The third approach is to use AI for remote patient care and remote patient monitoring. Companies in the Morningside portfolio have used such technology to reduce pediatric emergency room usage by 43%, reduce 30-day hospital readmission rate of congestive heart failure patients from the CMS average of 24% to 3%, or reduce 30-day readmission rate of COPD patients by 50%. These are data from large-scale, real life deployments and not from controlled clinical trials.
The fourth approach is to use AI agents to increase patient engagement. This is most powerful in coaching patients with chronic conditions to adopt healthy lifestyles. For improving engagement with patients so that they take more agency for their own health, the company League is working with thirteen health plans such as Cigna and Highmark to prompt patients to take actions for managing their own health. Of 100 million health recommendations sent to patients, such as prompting the patient to measure his blood pressure, or to make an appointment with his healthcare provider, 60% of the recommendations were acted on by the patient and completed. For health plans that have rolled out the League portal for their members, the number of preventive health visits increased by 4X.
Seeing that there are many practicing physicians in the audience, I must not sign off without answering this burning question. Will AI destroy jobs of physicians? My answer is a definite no. My analogy is that while airplanes can fly autonomously, I don’t think we will ever have an empty cockpit in a passenger airplane. If compensation was an indication of supply and demand and what is to come, consider this. It is commonly thought that the jobs of radiologists are most at risk for disruption by AI. Were that to be the case, we would expect the compensation for radiologists to decline. The website of the American College of Radiology has hourly new postings for vacancies in radiology jobs. Here is one.

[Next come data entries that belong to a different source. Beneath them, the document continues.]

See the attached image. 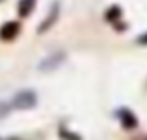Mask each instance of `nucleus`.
<instances>
[{"label":"nucleus","mask_w":147,"mask_h":140,"mask_svg":"<svg viewBox=\"0 0 147 140\" xmlns=\"http://www.w3.org/2000/svg\"><path fill=\"white\" fill-rule=\"evenodd\" d=\"M119 112H121V114H119V121H121V125L125 126V130H133V128L137 126V118H135V114H133L131 111H128V109H121Z\"/></svg>","instance_id":"nucleus-5"},{"label":"nucleus","mask_w":147,"mask_h":140,"mask_svg":"<svg viewBox=\"0 0 147 140\" xmlns=\"http://www.w3.org/2000/svg\"><path fill=\"white\" fill-rule=\"evenodd\" d=\"M61 137L66 138V140H82L76 133H71V131H67V130H64V131L61 130Z\"/></svg>","instance_id":"nucleus-8"},{"label":"nucleus","mask_w":147,"mask_h":140,"mask_svg":"<svg viewBox=\"0 0 147 140\" xmlns=\"http://www.w3.org/2000/svg\"><path fill=\"white\" fill-rule=\"evenodd\" d=\"M66 59V54L64 52H54L52 55L45 57L40 64H38V69L42 73H50V71H55V69L64 62Z\"/></svg>","instance_id":"nucleus-2"},{"label":"nucleus","mask_w":147,"mask_h":140,"mask_svg":"<svg viewBox=\"0 0 147 140\" xmlns=\"http://www.w3.org/2000/svg\"><path fill=\"white\" fill-rule=\"evenodd\" d=\"M59 14H61V7H59V2H55L52 7H50V11H49V14L45 16V19L42 21V24L38 26V33L40 35H43V33H47L54 24H55V21H57V18H59Z\"/></svg>","instance_id":"nucleus-3"},{"label":"nucleus","mask_w":147,"mask_h":140,"mask_svg":"<svg viewBox=\"0 0 147 140\" xmlns=\"http://www.w3.org/2000/svg\"><path fill=\"white\" fill-rule=\"evenodd\" d=\"M119 18H121V9H119L118 5H113V7L106 12V19L111 21V23L116 21V19H119Z\"/></svg>","instance_id":"nucleus-7"},{"label":"nucleus","mask_w":147,"mask_h":140,"mask_svg":"<svg viewBox=\"0 0 147 140\" xmlns=\"http://www.w3.org/2000/svg\"><path fill=\"white\" fill-rule=\"evenodd\" d=\"M35 2H36V0H21V2H19V16L21 18L30 16V12L35 7Z\"/></svg>","instance_id":"nucleus-6"},{"label":"nucleus","mask_w":147,"mask_h":140,"mask_svg":"<svg viewBox=\"0 0 147 140\" xmlns=\"http://www.w3.org/2000/svg\"><path fill=\"white\" fill-rule=\"evenodd\" d=\"M18 33H19V24H18L16 21L5 23L2 28H0V38H2V40H11V38H14Z\"/></svg>","instance_id":"nucleus-4"},{"label":"nucleus","mask_w":147,"mask_h":140,"mask_svg":"<svg viewBox=\"0 0 147 140\" xmlns=\"http://www.w3.org/2000/svg\"><path fill=\"white\" fill-rule=\"evenodd\" d=\"M38 102V97L35 92L31 90H21L12 97V107L19 109V111H26V109H33Z\"/></svg>","instance_id":"nucleus-1"}]
</instances>
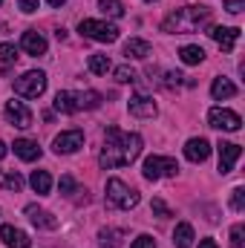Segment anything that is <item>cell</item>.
<instances>
[{
  "label": "cell",
  "mask_w": 245,
  "mask_h": 248,
  "mask_svg": "<svg viewBox=\"0 0 245 248\" xmlns=\"http://www.w3.org/2000/svg\"><path fill=\"white\" fill-rule=\"evenodd\" d=\"M141 136L138 133H124L119 127H107L104 133V147L98 153V165L104 170H113V168H124V165H133L138 156H141Z\"/></svg>",
  "instance_id": "6da1fadb"
},
{
  "label": "cell",
  "mask_w": 245,
  "mask_h": 248,
  "mask_svg": "<svg viewBox=\"0 0 245 248\" xmlns=\"http://www.w3.org/2000/svg\"><path fill=\"white\" fill-rule=\"evenodd\" d=\"M208 20H211V9L208 6H182V9L170 12L162 20V32H168V35H187V32H196L199 26H205Z\"/></svg>",
  "instance_id": "7a4b0ae2"
},
{
  "label": "cell",
  "mask_w": 245,
  "mask_h": 248,
  "mask_svg": "<svg viewBox=\"0 0 245 248\" xmlns=\"http://www.w3.org/2000/svg\"><path fill=\"white\" fill-rule=\"evenodd\" d=\"M141 202V196H138V190H133V187L122 182V179H107V205L110 208H122V211H130V208H136Z\"/></svg>",
  "instance_id": "3957f363"
},
{
  "label": "cell",
  "mask_w": 245,
  "mask_h": 248,
  "mask_svg": "<svg viewBox=\"0 0 245 248\" xmlns=\"http://www.w3.org/2000/svg\"><path fill=\"white\" fill-rule=\"evenodd\" d=\"M78 32H81L84 38H90V41H98V44H116V41H119V26H116V23H107V20H92V17H87V20H81Z\"/></svg>",
  "instance_id": "277c9868"
},
{
  "label": "cell",
  "mask_w": 245,
  "mask_h": 248,
  "mask_svg": "<svg viewBox=\"0 0 245 248\" xmlns=\"http://www.w3.org/2000/svg\"><path fill=\"white\" fill-rule=\"evenodd\" d=\"M15 93L23 98H41L46 93V75L41 69H29L20 78H15Z\"/></svg>",
  "instance_id": "5b68a950"
},
{
  "label": "cell",
  "mask_w": 245,
  "mask_h": 248,
  "mask_svg": "<svg viewBox=\"0 0 245 248\" xmlns=\"http://www.w3.org/2000/svg\"><path fill=\"white\" fill-rule=\"evenodd\" d=\"M141 173H144V179L156 182V179H162V176H176V173H179V165H176V159H170V156H147L144 165H141Z\"/></svg>",
  "instance_id": "8992f818"
},
{
  "label": "cell",
  "mask_w": 245,
  "mask_h": 248,
  "mask_svg": "<svg viewBox=\"0 0 245 248\" xmlns=\"http://www.w3.org/2000/svg\"><path fill=\"white\" fill-rule=\"evenodd\" d=\"M208 124L216 127V130L237 133V130L243 127V119H240V113H234V110H228V107H214V110L208 113Z\"/></svg>",
  "instance_id": "52a82bcc"
},
{
  "label": "cell",
  "mask_w": 245,
  "mask_h": 248,
  "mask_svg": "<svg viewBox=\"0 0 245 248\" xmlns=\"http://www.w3.org/2000/svg\"><path fill=\"white\" fill-rule=\"evenodd\" d=\"M81 147H84V130H63L61 136H55V141H52V150L58 156H69V153H75Z\"/></svg>",
  "instance_id": "ba28073f"
},
{
  "label": "cell",
  "mask_w": 245,
  "mask_h": 248,
  "mask_svg": "<svg viewBox=\"0 0 245 248\" xmlns=\"http://www.w3.org/2000/svg\"><path fill=\"white\" fill-rule=\"evenodd\" d=\"M3 116H6V122H9V124H15V127H20V130L32 127V113H29V107H26L23 101H17V98L6 101Z\"/></svg>",
  "instance_id": "9c48e42d"
},
{
  "label": "cell",
  "mask_w": 245,
  "mask_h": 248,
  "mask_svg": "<svg viewBox=\"0 0 245 248\" xmlns=\"http://www.w3.org/2000/svg\"><path fill=\"white\" fill-rule=\"evenodd\" d=\"M216 153H219V173L225 176V173H231V170H234L237 159L243 156V147H240V144H234V141H219V144H216Z\"/></svg>",
  "instance_id": "30bf717a"
},
{
  "label": "cell",
  "mask_w": 245,
  "mask_h": 248,
  "mask_svg": "<svg viewBox=\"0 0 245 248\" xmlns=\"http://www.w3.org/2000/svg\"><path fill=\"white\" fill-rule=\"evenodd\" d=\"M127 110H130V116H136V119H156V113H159L156 101L147 98V95H133V98L127 101Z\"/></svg>",
  "instance_id": "8fae6325"
},
{
  "label": "cell",
  "mask_w": 245,
  "mask_h": 248,
  "mask_svg": "<svg viewBox=\"0 0 245 248\" xmlns=\"http://www.w3.org/2000/svg\"><path fill=\"white\" fill-rule=\"evenodd\" d=\"M46 38L38 32V29H26L23 35H20V49L26 52V55H44L46 52Z\"/></svg>",
  "instance_id": "7c38bea8"
},
{
  "label": "cell",
  "mask_w": 245,
  "mask_h": 248,
  "mask_svg": "<svg viewBox=\"0 0 245 248\" xmlns=\"http://www.w3.org/2000/svg\"><path fill=\"white\" fill-rule=\"evenodd\" d=\"M184 156H187V162L202 165V162L211 156V141H208V139H202V136L187 139V144H184Z\"/></svg>",
  "instance_id": "4fadbf2b"
},
{
  "label": "cell",
  "mask_w": 245,
  "mask_h": 248,
  "mask_svg": "<svg viewBox=\"0 0 245 248\" xmlns=\"http://www.w3.org/2000/svg\"><path fill=\"white\" fill-rule=\"evenodd\" d=\"M211 38L219 44L222 52H231L237 46V41H240V29L237 26H214L211 29Z\"/></svg>",
  "instance_id": "5bb4252c"
},
{
  "label": "cell",
  "mask_w": 245,
  "mask_h": 248,
  "mask_svg": "<svg viewBox=\"0 0 245 248\" xmlns=\"http://www.w3.org/2000/svg\"><path fill=\"white\" fill-rule=\"evenodd\" d=\"M0 240H3L6 248H29L32 246L29 234L20 231V228H15V225H0Z\"/></svg>",
  "instance_id": "9a60e30c"
},
{
  "label": "cell",
  "mask_w": 245,
  "mask_h": 248,
  "mask_svg": "<svg viewBox=\"0 0 245 248\" xmlns=\"http://www.w3.org/2000/svg\"><path fill=\"white\" fill-rule=\"evenodd\" d=\"M26 217H29V222H32L35 228H46V231H55V228H58V219H55L49 211L38 208V205H26Z\"/></svg>",
  "instance_id": "2e32d148"
},
{
  "label": "cell",
  "mask_w": 245,
  "mask_h": 248,
  "mask_svg": "<svg viewBox=\"0 0 245 248\" xmlns=\"http://www.w3.org/2000/svg\"><path fill=\"white\" fill-rule=\"evenodd\" d=\"M211 95H214V101H225V98H234V95H237V84H234L231 78L219 75V78H214V84H211Z\"/></svg>",
  "instance_id": "e0dca14e"
},
{
  "label": "cell",
  "mask_w": 245,
  "mask_h": 248,
  "mask_svg": "<svg viewBox=\"0 0 245 248\" xmlns=\"http://www.w3.org/2000/svg\"><path fill=\"white\" fill-rule=\"evenodd\" d=\"M55 110L63 113V116L78 113V110H81V104H78V93H72V90H61V93L55 95Z\"/></svg>",
  "instance_id": "ac0fdd59"
},
{
  "label": "cell",
  "mask_w": 245,
  "mask_h": 248,
  "mask_svg": "<svg viewBox=\"0 0 245 248\" xmlns=\"http://www.w3.org/2000/svg\"><path fill=\"white\" fill-rule=\"evenodd\" d=\"M12 147H15V156L23 159V162H35V159H41V147H38V141H32V139H17Z\"/></svg>",
  "instance_id": "d6986e66"
},
{
  "label": "cell",
  "mask_w": 245,
  "mask_h": 248,
  "mask_svg": "<svg viewBox=\"0 0 245 248\" xmlns=\"http://www.w3.org/2000/svg\"><path fill=\"white\" fill-rule=\"evenodd\" d=\"M147 55H150V44H147V41L130 38V41L124 44V58H127V61H130V58H133V61H144Z\"/></svg>",
  "instance_id": "ffe728a7"
},
{
  "label": "cell",
  "mask_w": 245,
  "mask_h": 248,
  "mask_svg": "<svg viewBox=\"0 0 245 248\" xmlns=\"http://www.w3.org/2000/svg\"><path fill=\"white\" fill-rule=\"evenodd\" d=\"M29 185H32V190H35L38 196H46V193L52 190V176H49L46 170H32Z\"/></svg>",
  "instance_id": "44dd1931"
},
{
  "label": "cell",
  "mask_w": 245,
  "mask_h": 248,
  "mask_svg": "<svg viewBox=\"0 0 245 248\" xmlns=\"http://www.w3.org/2000/svg\"><path fill=\"white\" fill-rule=\"evenodd\" d=\"M193 240H196V237H193V225H190V222H179L176 231H173V246L176 248H190Z\"/></svg>",
  "instance_id": "7402d4cb"
},
{
  "label": "cell",
  "mask_w": 245,
  "mask_h": 248,
  "mask_svg": "<svg viewBox=\"0 0 245 248\" xmlns=\"http://www.w3.org/2000/svg\"><path fill=\"white\" fill-rule=\"evenodd\" d=\"M179 58H182V63H187V66H196V63L205 61V49L196 46V44H184L182 49H179Z\"/></svg>",
  "instance_id": "603a6c76"
},
{
  "label": "cell",
  "mask_w": 245,
  "mask_h": 248,
  "mask_svg": "<svg viewBox=\"0 0 245 248\" xmlns=\"http://www.w3.org/2000/svg\"><path fill=\"white\" fill-rule=\"evenodd\" d=\"M124 234L122 228H104L101 234H98V243H101V248H119L124 243Z\"/></svg>",
  "instance_id": "cb8c5ba5"
},
{
  "label": "cell",
  "mask_w": 245,
  "mask_h": 248,
  "mask_svg": "<svg viewBox=\"0 0 245 248\" xmlns=\"http://www.w3.org/2000/svg\"><path fill=\"white\" fill-rule=\"evenodd\" d=\"M78 104H81V110H98L101 107V93L84 90V93H78Z\"/></svg>",
  "instance_id": "d4e9b609"
},
{
  "label": "cell",
  "mask_w": 245,
  "mask_h": 248,
  "mask_svg": "<svg viewBox=\"0 0 245 248\" xmlns=\"http://www.w3.org/2000/svg\"><path fill=\"white\" fill-rule=\"evenodd\" d=\"M87 66H90V72H92V75H107V72L113 69V63H110L107 55H90Z\"/></svg>",
  "instance_id": "484cf974"
},
{
  "label": "cell",
  "mask_w": 245,
  "mask_h": 248,
  "mask_svg": "<svg viewBox=\"0 0 245 248\" xmlns=\"http://www.w3.org/2000/svg\"><path fill=\"white\" fill-rule=\"evenodd\" d=\"M98 9L110 17H124V6L122 0H98Z\"/></svg>",
  "instance_id": "4316f807"
},
{
  "label": "cell",
  "mask_w": 245,
  "mask_h": 248,
  "mask_svg": "<svg viewBox=\"0 0 245 248\" xmlns=\"http://www.w3.org/2000/svg\"><path fill=\"white\" fill-rule=\"evenodd\" d=\"M3 187H6V190H15V193H17V190L23 187V176H20L17 170H9V173L3 176Z\"/></svg>",
  "instance_id": "83f0119b"
},
{
  "label": "cell",
  "mask_w": 245,
  "mask_h": 248,
  "mask_svg": "<svg viewBox=\"0 0 245 248\" xmlns=\"http://www.w3.org/2000/svg\"><path fill=\"white\" fill-rule=\"evenodd\" d=\"M231 208L234 211H245V187H234L231 190Z\"/></svg>",
  "instance_id": "f1b7e54d"
},
{
  "label": "cell",
  "mask_w": 245,
  "mask_h": 248,
  "mask_svg": "<svg viewBox=\"0 0 245 248\" xmlns=\"http://www.w3.org/2000/svg\"><path fill=\"white\" fill-rule=\"evenodd\" d=\"M243 237H245V225H243V222H237V225L231 228V248H245L243 246Z\"/></svg>",
  "instance_id": "f546056e"
},
{
  "label": "cell",
  "mask_w": 245,
  "mask_h": 248,
  "mask_svg": "<svg viewBox=\"0 0 245 248\" xmlns=\"http://www.w3.org/2000/svg\"><path fill=\"white\" fill-rule=\"evenodd\" d=\"M116 81H119V84H133V81H136V72H133L130 66H119V69H116Z\"/></svg>",
  "instance_id": "4dcf8cb0"
},
{
  "label": "cell",
  "mask_w": 245,
  "mask_h": 248,
  "mask_svg": "<svg viewBox=\"0 0 245 248\" xmlns=\"http://www.w3.org/2000/svg\"><path fill=\"white\" fill-rule=\"evenodd\" d=\"M63 196H72V193H78V185H75V179L72 176H61V182H58Z\"/></svg>",
  "instance_id": "1f68e13d"
},
{
  "label": "cell",
  "mask_w": 245,
  "mask_h": 248,
  "mask_svg": "<svg viewBox=\"0 0 245 248\" xmlns=\"http://www.w3.org/2000/svg\"><path fill=\"white\" fill-rule=\"evenodd\" d=\"M0 61L9 63V61H17V49L12 44H0Z\"/></svg>",
  "instance_id": "d6a6232c"
},
{
  "label": "cell",
  "mask_w": 245,
  "mask_h": 248,
  "mask_svg": "<svg viewBox=\"0 0 245 248\" xmlns=\"http://www.w3.org/2000/svg\"><path fill=\"white\" fill-rule=\"evenodd\" d=\"M130 248H156V240L150 237V234H141V237H136L133 240V246Z\"/></svg>",
  "instance_id": "836d02e7"
},
{
  "label": "cell",
  "mask_w": 245,
  "mask_h": 248,
  "mask_svg": "<svg viewBox=\"0 0 245 248\" xmlns=\"http://www.w3.org/2000/svg\"><path fill=\"white\" fill-rule=\"evenodd\" d=\"M153 214H159V217H173V211H170L162 199H153Z\"/></svg>",
  "instance_id": "e575fe53"
},
{
  "label": "cell",
  "mask_w": 245,
  "mask_h": 248,
  "mask_svg": "<svg viewBox=\"0 0 245 248\" xmlns=\"http://www.w3.org/2000/svg\"><path fill=\"white\" fill-rule=\"evenodd\" d=\"M17 6H20L23 15H32V12L38 9V0H17Z\"/></svg>",
  "instance_id": "d590c367"
},
{
  "label": "cell",
  "mask_w": 245,
  "mask_h": 248,
  "mask_svg": "<svg viewBox=\"0 0 245 248\" xmlns=\"http://www.w3.org/2000/svg\"><path fill=\"white\" fill-rule=\"evenodd\" d=\"M225 9H228L231 15H240V12L245 9V3L243 0H225Z\"/></svg>",
  "instance_id": "8d00e7d4"
},
{
  "label": "cell",
  "mask_w": 245,
  "mask_h": 248,
  "mask_svg": "<svg viewBox=\"0 0 245 248\" xmlns=\"http://www.w3.org/2000/svg\"><path fill=\"white\" fill-rule=\"evenodd\" d=\"M182 72H168V81H165V87H179L182 84Z\"/></svg>",
  "instance_id": "74e56055"
},
{
  "label": "cell",
  "mask_w": 245,
  "mask_h": 248,
  "mask_svg": "<svg viewBox=\"0 0 245 248\" xmlns=\"http://www.w3.org/2000/svg\"><path fill=\"white\" fill-rule=\"evenodd\" d=\"M199 248H219V246H216L214 240H202V243H199Z\"/></svg>",
  "instance_id": "f35d334b"
},
{
  "label": "cell",
  "mask_w": 245,
  "mask_h": 248,
  "mask_svg": "<svg viewBox=\"0 0 245 248\" xmlns=\"http://www.w3.org/2000/svg\"><path fill=\"white\" fill-rule=\"evenodd\" d=\"M6 153H9V147H6V144H3V141H0V159H3V156H6Z\"/></svg>",
  "instance_id": "ab89813d"
},
{
  "label": "cell",
  "mask_w": 245,
  "mask_h": 248,
  "mask_svg": "<svg viewBox=\"0 0 245 248\" xmlns=\"http://www.w3.org/2000/svg\"><path fill=\"white\" fill-rule=\"evenodd\" d=\"M46 3H49V6H63L66 0H46Z\"/></svg>",
  "instance_id": "60d3db41"
},
{
  "label": "cell",
  "mask_w": 245,
  "mask_h": 248,
  "mask_svg": "<svg viewBox=\"0 0 245 248\" xmlns=\"http://www.w3.org/2000/svg\"><path fill=\"white\" fill-rule=\"evenodd\" d=\"M147 3H153V0H147Z\"/></svg>",
  "instance_id": "b9f144b4"
},
{
  "label": "cell",
  "mask_w": 245,
  "mask_h": 248,
  "mask_svg": "<svg viewBox=\"0 0 245 248\" xmlns=\"http://www.w3.org/2000/svg\"><path fill=\"white\" fill-rule=\"evenodd\" d=\"M0 3H3V0H0Z\"/></svg>",
  "instance_id": "7bdbcfd3"
}]
</instances>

If you think working 7 days on and 7 days off is not good enough, here is one that offers 14 days off for 7 days of work. This works out to 234 off days in a year.

And if that is still not good enough, here is one with a $50K sign-on bonus thrown in.

On this happy note, let me assure you that AI will not displace physicians, but AI will make physicians more productive and allow physicians to better care for patients. AI has the potential of bringing to the masses what medicine can do in ways that healthcare can afford, thus arresting or better yet, reversing the opposing trends in recent years of medicine becoming ever more powerful while healthcare becomes ever more inaccessible. This, I hope, will finally bring some resolution to the tensions between medicine and healthcare.